▸ **What the task asks**:
Convert the items from the line containing "Looking among the" through the line containing "14.1 meters", both included, into a Markdown table with the columns Row and Text. Number each line in Row, put the line itself in Text, and omit blank lines and the pictures.

# Start of Data extract

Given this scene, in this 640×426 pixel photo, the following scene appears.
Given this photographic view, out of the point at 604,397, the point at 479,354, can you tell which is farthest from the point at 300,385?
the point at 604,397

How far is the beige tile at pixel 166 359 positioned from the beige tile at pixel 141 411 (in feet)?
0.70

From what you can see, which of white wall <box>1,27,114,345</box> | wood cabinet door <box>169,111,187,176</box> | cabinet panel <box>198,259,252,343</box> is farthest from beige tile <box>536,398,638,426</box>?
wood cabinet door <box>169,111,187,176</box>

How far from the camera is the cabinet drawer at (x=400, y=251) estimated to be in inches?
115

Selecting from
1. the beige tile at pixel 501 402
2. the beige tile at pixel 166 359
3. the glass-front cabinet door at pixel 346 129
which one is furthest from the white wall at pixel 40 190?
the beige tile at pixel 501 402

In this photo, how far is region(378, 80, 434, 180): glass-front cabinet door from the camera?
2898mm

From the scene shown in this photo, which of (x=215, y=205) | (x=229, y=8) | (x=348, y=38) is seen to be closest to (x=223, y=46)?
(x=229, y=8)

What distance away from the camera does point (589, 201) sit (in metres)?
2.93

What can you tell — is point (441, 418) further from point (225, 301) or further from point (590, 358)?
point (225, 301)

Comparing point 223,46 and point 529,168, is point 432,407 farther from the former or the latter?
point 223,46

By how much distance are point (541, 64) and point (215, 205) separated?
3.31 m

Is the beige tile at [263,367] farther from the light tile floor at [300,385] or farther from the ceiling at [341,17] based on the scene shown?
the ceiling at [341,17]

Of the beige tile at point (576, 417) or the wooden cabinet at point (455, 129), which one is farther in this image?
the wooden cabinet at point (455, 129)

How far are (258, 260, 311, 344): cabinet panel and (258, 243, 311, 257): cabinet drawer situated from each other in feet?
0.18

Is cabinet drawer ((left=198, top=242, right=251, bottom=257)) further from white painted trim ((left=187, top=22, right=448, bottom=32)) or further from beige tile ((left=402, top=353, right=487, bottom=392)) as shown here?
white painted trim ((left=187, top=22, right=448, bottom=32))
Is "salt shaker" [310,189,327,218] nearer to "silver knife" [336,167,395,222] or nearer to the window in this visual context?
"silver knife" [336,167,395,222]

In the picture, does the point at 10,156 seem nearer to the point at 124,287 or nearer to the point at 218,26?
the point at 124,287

# End of Data extract
# Start of Data extract

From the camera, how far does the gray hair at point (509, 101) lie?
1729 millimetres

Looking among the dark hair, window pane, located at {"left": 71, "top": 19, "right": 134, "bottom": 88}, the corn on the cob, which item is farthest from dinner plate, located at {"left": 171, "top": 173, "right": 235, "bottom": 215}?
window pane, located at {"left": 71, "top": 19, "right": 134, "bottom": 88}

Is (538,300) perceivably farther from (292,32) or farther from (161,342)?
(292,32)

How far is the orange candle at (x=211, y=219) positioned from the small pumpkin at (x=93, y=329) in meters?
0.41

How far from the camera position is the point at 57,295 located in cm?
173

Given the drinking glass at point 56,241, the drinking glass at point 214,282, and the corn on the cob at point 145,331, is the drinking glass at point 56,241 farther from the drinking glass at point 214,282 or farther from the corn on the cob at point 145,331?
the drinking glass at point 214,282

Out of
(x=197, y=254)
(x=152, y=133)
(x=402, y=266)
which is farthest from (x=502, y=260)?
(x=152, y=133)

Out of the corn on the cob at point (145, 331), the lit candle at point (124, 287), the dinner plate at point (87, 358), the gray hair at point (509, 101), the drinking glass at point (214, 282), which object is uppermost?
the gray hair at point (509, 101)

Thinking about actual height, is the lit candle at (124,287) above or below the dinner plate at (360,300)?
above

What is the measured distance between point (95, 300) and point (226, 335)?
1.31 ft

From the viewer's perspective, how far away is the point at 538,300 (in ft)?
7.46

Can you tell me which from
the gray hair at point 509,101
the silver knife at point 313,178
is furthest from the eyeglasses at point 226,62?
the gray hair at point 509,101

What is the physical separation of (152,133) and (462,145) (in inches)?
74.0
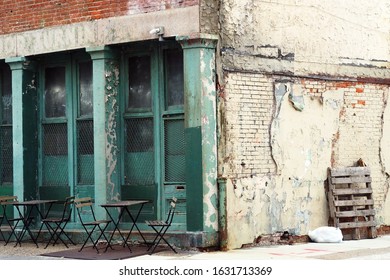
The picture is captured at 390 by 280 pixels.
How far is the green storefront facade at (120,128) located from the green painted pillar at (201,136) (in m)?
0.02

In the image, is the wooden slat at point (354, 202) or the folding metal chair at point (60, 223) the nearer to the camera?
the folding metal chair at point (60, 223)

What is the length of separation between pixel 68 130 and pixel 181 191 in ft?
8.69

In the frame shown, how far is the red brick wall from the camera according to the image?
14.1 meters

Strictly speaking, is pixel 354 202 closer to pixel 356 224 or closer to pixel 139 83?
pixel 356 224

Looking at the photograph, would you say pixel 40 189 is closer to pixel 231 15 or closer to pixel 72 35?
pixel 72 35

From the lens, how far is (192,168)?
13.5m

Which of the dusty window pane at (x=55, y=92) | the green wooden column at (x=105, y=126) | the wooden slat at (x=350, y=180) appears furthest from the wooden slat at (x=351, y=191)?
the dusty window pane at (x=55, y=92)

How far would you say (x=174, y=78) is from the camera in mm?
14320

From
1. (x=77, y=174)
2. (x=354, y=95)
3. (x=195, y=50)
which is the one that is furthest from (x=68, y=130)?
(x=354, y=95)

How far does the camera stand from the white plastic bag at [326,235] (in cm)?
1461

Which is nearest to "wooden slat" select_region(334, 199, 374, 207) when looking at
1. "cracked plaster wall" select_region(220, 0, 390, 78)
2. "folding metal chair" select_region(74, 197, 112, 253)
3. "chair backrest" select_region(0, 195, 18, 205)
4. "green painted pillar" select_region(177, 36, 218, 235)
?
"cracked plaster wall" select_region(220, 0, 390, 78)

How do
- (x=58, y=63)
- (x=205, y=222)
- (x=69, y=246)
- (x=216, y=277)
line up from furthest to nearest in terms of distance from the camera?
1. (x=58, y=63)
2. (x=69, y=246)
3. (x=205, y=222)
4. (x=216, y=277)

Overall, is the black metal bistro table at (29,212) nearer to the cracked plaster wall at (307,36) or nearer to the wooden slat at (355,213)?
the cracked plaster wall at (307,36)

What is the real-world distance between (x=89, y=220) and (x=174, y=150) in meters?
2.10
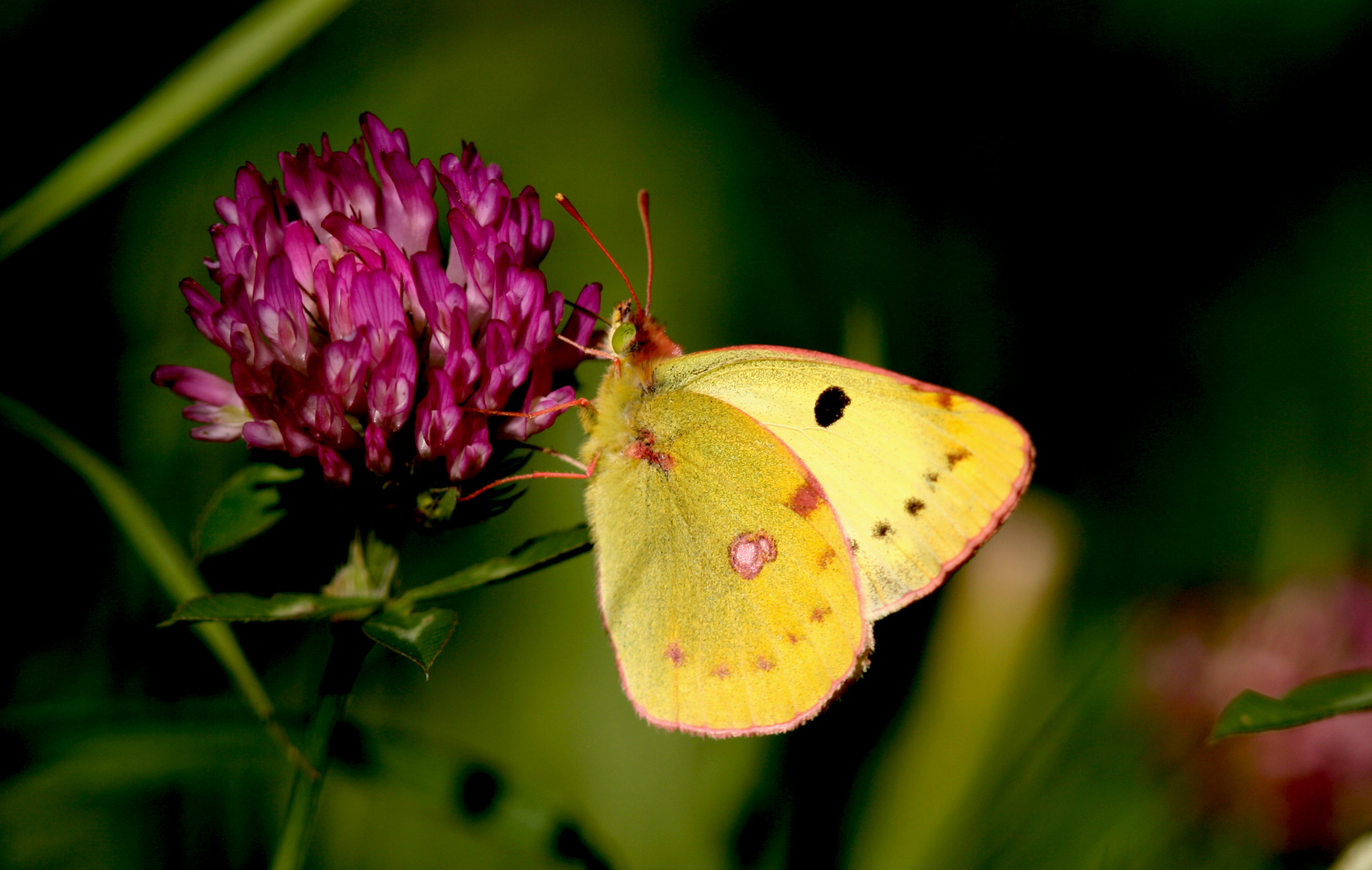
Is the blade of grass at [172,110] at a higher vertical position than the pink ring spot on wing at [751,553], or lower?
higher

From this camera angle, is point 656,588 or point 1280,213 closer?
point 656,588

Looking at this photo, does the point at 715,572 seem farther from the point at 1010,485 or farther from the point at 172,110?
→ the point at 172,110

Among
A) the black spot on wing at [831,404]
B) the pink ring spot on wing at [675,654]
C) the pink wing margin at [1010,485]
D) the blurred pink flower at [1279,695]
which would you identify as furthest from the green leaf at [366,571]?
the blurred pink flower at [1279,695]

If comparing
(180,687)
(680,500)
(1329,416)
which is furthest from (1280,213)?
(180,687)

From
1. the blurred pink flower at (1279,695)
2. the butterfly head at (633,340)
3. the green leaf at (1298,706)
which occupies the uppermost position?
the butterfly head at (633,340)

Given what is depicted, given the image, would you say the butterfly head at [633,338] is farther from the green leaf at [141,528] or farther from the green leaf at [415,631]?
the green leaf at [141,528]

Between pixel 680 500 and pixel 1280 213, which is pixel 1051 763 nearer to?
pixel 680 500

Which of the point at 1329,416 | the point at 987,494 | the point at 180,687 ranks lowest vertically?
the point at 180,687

# End of Data extract
# Start of Data extract

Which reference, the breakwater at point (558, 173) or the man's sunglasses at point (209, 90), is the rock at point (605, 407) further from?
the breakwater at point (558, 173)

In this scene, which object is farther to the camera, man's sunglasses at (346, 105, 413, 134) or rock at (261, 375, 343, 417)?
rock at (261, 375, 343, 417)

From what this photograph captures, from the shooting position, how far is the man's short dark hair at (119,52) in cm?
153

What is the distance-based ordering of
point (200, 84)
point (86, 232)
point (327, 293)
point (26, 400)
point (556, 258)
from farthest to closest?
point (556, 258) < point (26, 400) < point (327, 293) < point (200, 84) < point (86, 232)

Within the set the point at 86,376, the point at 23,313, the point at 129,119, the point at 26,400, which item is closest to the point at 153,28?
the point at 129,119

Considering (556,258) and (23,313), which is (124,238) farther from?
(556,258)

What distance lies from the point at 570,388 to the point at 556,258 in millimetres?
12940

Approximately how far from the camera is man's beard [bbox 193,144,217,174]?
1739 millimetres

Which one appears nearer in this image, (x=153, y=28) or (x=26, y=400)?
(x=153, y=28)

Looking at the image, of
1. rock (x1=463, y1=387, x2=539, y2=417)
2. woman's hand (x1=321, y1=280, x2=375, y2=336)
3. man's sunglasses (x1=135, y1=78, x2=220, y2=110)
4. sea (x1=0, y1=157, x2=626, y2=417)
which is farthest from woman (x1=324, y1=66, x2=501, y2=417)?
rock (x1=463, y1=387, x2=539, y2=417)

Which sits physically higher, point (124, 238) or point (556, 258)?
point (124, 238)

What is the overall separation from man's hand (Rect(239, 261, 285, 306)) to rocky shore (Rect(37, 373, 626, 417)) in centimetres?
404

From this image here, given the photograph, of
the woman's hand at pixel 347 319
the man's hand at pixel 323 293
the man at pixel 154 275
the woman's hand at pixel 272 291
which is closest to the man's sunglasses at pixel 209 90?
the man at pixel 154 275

# End of Data extract

▸ **Exercise output**:
| Row | Text |
|---|---|
| 1 | Looking among the dark hair, window pane, located at {"left": 71, "top": 19, "right": 134, "bottom": 88}, the corn on the cob, which item is farthest from dinner plate, located at {"left": 171, "top": 173, "right": 235, "bottom": 215}? |
| 2 | window pane, located at {"left": 71, "top": 19, "right": 134, "bottom": 88} |
| 3 | Is (538,300) perceivably farther from (292,32) or farther from (161,342)? |
| 4 | (292,32) |
| 5 | How far is the orange candle at (x=211, y=219) positioned from the small pumpkin at (x=93, y=329) in meters? |
| 6 | 0.41 |
| 7 | How far from the camera position is the point at 57,295 located in cm? |
| 8 | 173 |
| 9 | Given the drinking glass at point 56,241, the drinking glass at point 214,282, and the corn on the cob at point 145,331, is the drinking glass at point 56,241 farther from the drinking glass at point 214,282 or farther from the corn on the cob at point 145,331? |
| 10 | the drinking glass at point 214,282 |
| 11 | Out of |
| 12 | (x=197, y=254) |
| 13 | (x=152, y=133) |
| 14 | (x=402, y=266) |
| 15 | which is farthest from (x=502, y=260)? |
| 16 | (x=152, y=133) |
| 17 | Out of the corn on the cob at point (145, 331), the lit candle at point (124, 287), the dinner plate at point (87, 358), the gray hair at point (509, 101), the drinking glass at point (214, 282), which object is uppermost? |
| 18 | the gray hair at point (509, 101) |
| 19 | Thinking about actual height, is the lit candle at (124,287) above or below the dinner plate at (360,300)? |
| 20 | above |
| 21 | What is the measured distance between point (95, 300) and point (226, 335)? |
| 22 | 1.31 ft |
| 23 | From the viewer's perspective, how far away is the point at 538,300 (in ft)? |
| 24 | 7.46 |
| 25 | Can you tell me which from |
| 26 | the gray hair at point 509,101 |
| 27 | the silver knife at point 313,178 |
| 28 | is furthest from the eyeglasses at point 226,62? |
| 29 | the gray hair at point 509,101 |
| 30 | What is the physical separation of (152,133) and (462,145) (in inches)? |
| 31 | 74.0 |
| 32 | The picture is captured at 390 by 280 pixels. |
| 33 | How far is the green storefront facade at (120,128) located from the green painted pillar at (201,136) (in m)? |
| 34 | 0.02 |
| 35 | In the image, is the wooden slat at point (354, 202) or the folding metal chair at point (60, 223) the nearer to the camera? |
| 36 | the folding metal chair at point (60, 223) |
| 37 | What is the length of separation between pixel 68 130 and pixel 181 191 in ft? |
| 38 | 8.69 |
| 39 | In the frame shown, how far is the red brick wall from the camera according to the image? |
| 40 | 14.1 meters |